Top of Record excerpts

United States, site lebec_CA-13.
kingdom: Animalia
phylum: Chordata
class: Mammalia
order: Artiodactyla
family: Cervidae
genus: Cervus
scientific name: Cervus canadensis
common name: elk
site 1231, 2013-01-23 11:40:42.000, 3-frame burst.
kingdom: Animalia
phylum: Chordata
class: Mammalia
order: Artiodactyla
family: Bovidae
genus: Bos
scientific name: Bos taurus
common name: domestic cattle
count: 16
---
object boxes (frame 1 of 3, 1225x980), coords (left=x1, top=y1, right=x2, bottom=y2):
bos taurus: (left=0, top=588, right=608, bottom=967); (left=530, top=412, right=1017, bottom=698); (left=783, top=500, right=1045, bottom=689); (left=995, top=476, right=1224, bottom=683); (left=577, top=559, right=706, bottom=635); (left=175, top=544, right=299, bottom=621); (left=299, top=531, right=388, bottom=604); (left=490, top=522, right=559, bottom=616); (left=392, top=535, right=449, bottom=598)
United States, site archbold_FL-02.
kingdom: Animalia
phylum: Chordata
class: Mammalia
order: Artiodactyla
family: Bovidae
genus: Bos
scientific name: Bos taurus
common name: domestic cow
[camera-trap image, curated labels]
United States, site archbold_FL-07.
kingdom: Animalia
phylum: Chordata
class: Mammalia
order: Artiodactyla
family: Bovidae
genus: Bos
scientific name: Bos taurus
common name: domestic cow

Bottom of Record excerpts

Task description:
Write out each line above that contains the word "site".

Response:
United States, site lebec_CA-13.
site 1231, 2013-01-23 11:40:42.000, 3-frame burst.
United States, site archbold_FL-02.
United States, site archbold_FL-07.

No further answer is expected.